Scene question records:
+++++

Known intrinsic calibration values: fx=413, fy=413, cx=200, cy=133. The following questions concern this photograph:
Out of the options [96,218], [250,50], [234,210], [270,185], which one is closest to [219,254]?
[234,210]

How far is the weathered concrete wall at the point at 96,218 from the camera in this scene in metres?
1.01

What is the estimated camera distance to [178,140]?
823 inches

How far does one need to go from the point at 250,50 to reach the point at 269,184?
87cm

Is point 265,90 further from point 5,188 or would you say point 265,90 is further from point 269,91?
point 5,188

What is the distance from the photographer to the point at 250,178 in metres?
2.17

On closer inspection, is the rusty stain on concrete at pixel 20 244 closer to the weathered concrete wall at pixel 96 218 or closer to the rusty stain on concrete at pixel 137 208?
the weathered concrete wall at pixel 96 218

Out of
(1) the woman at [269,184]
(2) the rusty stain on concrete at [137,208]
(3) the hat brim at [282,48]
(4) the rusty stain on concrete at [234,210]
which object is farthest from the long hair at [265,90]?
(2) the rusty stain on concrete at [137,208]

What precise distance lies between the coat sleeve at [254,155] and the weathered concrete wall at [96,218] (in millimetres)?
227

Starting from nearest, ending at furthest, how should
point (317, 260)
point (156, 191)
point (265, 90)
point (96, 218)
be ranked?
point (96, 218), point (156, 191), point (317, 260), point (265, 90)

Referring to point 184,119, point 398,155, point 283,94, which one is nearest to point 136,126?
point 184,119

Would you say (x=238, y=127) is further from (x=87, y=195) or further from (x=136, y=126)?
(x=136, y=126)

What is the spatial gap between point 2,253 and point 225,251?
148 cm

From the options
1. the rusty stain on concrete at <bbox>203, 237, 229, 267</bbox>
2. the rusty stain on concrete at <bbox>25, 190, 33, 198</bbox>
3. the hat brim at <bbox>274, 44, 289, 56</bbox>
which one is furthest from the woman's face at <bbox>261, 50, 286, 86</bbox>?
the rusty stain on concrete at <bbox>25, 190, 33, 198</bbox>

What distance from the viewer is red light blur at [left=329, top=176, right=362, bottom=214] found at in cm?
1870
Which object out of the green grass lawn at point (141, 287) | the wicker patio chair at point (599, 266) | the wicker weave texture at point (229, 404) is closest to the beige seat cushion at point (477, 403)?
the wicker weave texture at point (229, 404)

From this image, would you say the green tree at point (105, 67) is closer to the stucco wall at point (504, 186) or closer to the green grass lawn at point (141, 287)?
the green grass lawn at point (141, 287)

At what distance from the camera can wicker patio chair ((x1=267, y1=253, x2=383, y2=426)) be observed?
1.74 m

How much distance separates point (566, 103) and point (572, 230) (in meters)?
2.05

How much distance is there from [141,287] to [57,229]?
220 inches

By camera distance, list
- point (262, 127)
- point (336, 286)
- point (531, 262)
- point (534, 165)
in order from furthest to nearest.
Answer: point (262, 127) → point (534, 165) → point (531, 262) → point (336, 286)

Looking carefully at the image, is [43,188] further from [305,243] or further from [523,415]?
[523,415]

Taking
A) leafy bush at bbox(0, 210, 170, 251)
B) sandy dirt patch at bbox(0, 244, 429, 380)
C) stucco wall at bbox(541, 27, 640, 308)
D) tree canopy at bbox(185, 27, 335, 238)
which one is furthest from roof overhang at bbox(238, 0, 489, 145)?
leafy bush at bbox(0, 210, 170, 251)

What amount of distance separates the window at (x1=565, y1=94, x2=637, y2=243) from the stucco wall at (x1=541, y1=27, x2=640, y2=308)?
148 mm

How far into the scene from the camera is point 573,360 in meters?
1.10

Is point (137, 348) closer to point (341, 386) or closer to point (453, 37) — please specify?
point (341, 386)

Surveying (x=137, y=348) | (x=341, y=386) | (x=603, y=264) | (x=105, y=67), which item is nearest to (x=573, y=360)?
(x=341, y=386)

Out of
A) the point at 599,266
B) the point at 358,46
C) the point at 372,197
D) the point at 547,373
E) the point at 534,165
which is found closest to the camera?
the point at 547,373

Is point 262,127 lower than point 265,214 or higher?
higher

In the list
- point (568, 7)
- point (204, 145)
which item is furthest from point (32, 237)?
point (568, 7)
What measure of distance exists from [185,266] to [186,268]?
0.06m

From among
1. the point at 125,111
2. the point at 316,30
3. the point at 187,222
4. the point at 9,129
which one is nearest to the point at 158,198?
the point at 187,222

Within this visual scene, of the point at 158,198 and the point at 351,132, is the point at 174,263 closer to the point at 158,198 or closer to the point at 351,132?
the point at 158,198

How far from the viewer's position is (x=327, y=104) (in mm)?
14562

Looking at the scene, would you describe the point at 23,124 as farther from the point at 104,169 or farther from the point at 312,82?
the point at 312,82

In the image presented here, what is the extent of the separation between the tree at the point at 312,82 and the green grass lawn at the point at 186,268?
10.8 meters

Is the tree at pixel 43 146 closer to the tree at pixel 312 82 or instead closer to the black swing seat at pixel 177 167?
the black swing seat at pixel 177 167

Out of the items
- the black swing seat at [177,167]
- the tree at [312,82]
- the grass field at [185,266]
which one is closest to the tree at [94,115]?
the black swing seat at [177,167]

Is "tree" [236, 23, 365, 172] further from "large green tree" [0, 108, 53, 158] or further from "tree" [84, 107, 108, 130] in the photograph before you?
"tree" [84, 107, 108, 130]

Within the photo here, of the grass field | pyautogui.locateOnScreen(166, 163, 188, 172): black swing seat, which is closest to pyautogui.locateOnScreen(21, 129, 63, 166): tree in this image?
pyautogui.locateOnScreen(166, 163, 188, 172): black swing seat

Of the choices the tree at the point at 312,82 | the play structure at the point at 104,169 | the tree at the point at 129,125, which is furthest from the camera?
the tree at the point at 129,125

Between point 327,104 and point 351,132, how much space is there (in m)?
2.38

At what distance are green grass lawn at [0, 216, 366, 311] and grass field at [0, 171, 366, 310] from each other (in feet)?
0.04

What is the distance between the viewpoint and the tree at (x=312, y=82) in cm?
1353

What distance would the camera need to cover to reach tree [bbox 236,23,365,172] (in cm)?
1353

+++++

• [Work to be completed]: Every line from the one containing "In the image" through the last line must be copied exactly; leave out the rest.

• [Exercise solution]:
In the image presented here, what is the extent of the separation between the tree at the point at 312,82 and the green grass lawn at the point at 186,268?
10.8 meters

Is the tree at pixel 43 146 closer to the tree at pixel 312 82 or instead closer to the black swing seat at pixel 177 167?
the black swing seat at pixel 177 167

Out of the items
- the black swing seat at [177,167]
- the tree at [312,82]
- the grass field at [185,266]
which one is closest to the tree at [94,115]?
the black swing seat at [177,167]

Is "tree" [236, 23, 365, 172] further from "large green tree" [0, 108, 53, 158] or further from "tree" [84, 107, 108, 130] in the photograph before you?
"tree" [84, 107, 108, 130]

Within the photo here, of the grass field | pyautogui.locateOnScreen(166, 163, 188, 172): black swing seat, which is closest to pyautogui.locateOnScreen(21, 129, 63, 166): tree in this image?
pyautogui.locateOnScreen(166, 163, 188, 172): black swing seat

Of the choices the tree at the point at 312,82 | the play structure at the point at 104,169 | the tree at the point at 129,125, which is furthest from the camera?
the tree at the point at 129,125

Between point 327,104 and point 351,132, how much space is there (in m)?
2.38

At what distance are green grass lawn at [0, 216, 366, 311] and grass field at [0, 171, 366, 310] from each other (in feet)?
0.04

What is the distance between the viewpoint and the tree at (x=312, y=82) in cm?
1353

What distance would the camera need to cover to reach tree [bbox 236,23,365,172] (in cm)?
1353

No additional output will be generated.